In the past few years, book publishers have created a lot of interesting, entertaining and relevant video content that sits un-watched on You Tube and author websites. The “Post-It-and-They-Will-Come” model is clearly not working. Several major publishers are creating dynamic homepages in hopes that they will become reader destinations and communities. While there is a useful role for these sites as resources for reviewers, news gatherers and others in the industry, none has either the mass scale or niche credibility needed to gain traction with the reading public. One exception might prove to be Tor.com which is leveraging their Sci-Fi brand and expertise with a publisher-agnostic site.
Verso Digital encourages all publishers to take their video to the book’s audience where it’s most active and engaged online. Here are some strategies for leveraging that content right now.

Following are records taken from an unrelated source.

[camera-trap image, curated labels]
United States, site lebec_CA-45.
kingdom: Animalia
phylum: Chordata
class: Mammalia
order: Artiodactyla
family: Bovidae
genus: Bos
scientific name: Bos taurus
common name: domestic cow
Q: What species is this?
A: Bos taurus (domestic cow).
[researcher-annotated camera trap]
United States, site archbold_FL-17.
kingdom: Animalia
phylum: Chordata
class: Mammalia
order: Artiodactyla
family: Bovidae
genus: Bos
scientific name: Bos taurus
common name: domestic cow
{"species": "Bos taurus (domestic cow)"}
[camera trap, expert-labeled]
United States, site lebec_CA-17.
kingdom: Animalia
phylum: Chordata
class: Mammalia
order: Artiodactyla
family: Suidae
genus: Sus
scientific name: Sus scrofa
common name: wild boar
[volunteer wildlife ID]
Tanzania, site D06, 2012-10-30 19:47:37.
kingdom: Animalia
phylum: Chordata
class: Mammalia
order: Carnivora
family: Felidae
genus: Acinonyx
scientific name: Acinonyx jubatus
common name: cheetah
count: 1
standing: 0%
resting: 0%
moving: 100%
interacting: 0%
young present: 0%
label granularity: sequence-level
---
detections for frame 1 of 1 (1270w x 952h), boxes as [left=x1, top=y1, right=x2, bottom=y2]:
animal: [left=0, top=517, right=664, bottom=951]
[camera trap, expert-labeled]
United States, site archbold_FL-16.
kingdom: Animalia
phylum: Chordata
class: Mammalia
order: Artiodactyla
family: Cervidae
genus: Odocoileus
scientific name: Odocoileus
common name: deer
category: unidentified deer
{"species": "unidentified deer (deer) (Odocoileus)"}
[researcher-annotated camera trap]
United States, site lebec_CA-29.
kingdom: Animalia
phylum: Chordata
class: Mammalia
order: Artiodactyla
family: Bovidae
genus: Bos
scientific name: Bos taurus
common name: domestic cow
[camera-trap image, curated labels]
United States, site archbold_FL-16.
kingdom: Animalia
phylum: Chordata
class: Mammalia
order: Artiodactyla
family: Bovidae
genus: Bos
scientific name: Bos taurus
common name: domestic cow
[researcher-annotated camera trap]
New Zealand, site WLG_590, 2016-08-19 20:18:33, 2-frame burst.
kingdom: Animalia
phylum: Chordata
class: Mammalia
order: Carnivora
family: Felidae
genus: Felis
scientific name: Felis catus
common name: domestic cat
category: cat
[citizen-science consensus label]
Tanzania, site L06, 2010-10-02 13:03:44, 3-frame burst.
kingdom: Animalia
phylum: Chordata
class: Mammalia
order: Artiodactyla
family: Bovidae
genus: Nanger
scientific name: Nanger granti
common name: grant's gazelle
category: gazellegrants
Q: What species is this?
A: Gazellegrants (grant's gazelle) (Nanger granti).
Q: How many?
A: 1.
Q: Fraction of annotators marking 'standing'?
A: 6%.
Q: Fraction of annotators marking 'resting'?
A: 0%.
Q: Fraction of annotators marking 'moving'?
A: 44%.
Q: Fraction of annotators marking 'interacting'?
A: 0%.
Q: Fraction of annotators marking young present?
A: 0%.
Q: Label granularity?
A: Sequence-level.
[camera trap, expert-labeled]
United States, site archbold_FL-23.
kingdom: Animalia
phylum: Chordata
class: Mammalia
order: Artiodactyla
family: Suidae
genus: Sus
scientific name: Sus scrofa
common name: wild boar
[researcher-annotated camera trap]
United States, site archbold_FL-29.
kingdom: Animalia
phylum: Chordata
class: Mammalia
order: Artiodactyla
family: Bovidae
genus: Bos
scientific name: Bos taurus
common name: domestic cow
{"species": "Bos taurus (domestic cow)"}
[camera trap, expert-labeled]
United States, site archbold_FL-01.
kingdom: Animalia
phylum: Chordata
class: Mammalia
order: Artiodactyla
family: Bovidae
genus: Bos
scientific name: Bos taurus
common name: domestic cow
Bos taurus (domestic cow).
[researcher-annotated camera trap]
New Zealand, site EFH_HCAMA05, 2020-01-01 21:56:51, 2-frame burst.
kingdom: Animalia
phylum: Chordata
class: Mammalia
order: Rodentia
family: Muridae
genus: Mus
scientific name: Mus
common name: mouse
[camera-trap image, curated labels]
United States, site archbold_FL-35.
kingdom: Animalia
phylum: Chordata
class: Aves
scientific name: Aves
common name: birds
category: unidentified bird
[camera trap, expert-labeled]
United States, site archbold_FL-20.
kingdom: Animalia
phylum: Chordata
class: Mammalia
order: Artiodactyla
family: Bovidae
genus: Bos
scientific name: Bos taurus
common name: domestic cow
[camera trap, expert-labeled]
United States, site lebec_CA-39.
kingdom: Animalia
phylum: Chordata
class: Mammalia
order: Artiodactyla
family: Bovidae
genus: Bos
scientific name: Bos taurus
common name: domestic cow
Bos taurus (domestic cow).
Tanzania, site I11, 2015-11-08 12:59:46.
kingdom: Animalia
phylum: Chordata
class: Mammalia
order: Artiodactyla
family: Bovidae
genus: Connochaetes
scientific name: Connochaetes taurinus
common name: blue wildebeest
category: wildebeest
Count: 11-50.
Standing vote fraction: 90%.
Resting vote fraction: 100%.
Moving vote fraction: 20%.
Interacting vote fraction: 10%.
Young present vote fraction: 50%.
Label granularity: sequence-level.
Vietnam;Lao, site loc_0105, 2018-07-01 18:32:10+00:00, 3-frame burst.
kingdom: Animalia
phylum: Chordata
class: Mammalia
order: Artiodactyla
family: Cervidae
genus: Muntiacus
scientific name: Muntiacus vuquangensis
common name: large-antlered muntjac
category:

A recent report from DoubleClick, mirrors our own experience with flash and video book ads—showing that video ads have significantly higher levels of engagement than standard flash ads. Recent technology breakthroughs make it easier than ever to use in video in all kinds of places that were formerly off-limits for technological or budgetary reasons. We have run highly successful video ad campaigns on everything from Facebook apps such as Visual Bookshelf to NYTimes.com–and can now run video ads across the entire Verso Reader Channel ad network for a minimal additional cost. All without incurring the additional expense of using a third party server.
As the average time spent online officially passes time spent watching TV, it’s important to remember that viewers don’t necessarily make the same distinction as a professional data company like Bowker does between “TV” and “Online.” With the explosive growth of sites like Hulu, audiences are increasingly accessing TV content online. This creates an opportunity on sites to reach TV audiences in new ways. Hulu’s channels, from News & Information to Sports to Food and Leisure, are a perfect fit for the categories of contemporary publishing. And in the last two months, Verso has had success with campaigns on Hulu’s “Science Fiction” channel for everything from Vampire Romance to an epic Norse poem translated by J.R.R. Tolkien.
The NYTimes R&D Lab has been inspirational in rethinking content and advertising—mixing high-quality reporting with photos, video, audio and Web 2.0-style community-input. There is an ever-increasing array of advertising products associated with this new content, and Verso Digital is taking advantage of them as they come along—not only with the NYTimes iPhone and Blackberry apps, but also with pre-roll and rich-media offerings on the site. It’s important to stay current with what the Times is working on, so Verso teamed up with them for a series of breakfasts that introduce our clients to the latest thinking from R&D. We’ve had two sold-out events so far, featuring such forward-thinking strategists as Martin Nisenholtz and Nick Bilton, and will be scheduling more in the months to come.
While sites like Hulu and NYTimes.com allow us to re-purpose the traditional :15-:30 spots we’ve always created, the Web gives us the chance to reimagine how we can use video assets of all kinds. Whether it’s for author blogs, news sites, broadcast-TV, and social media apps, Verso can create or repurpose existing video for use wherever it’s needed. You know all those book trailers you made that are sitting in your digital basement? Well, it’s time to dust them off and put them to work.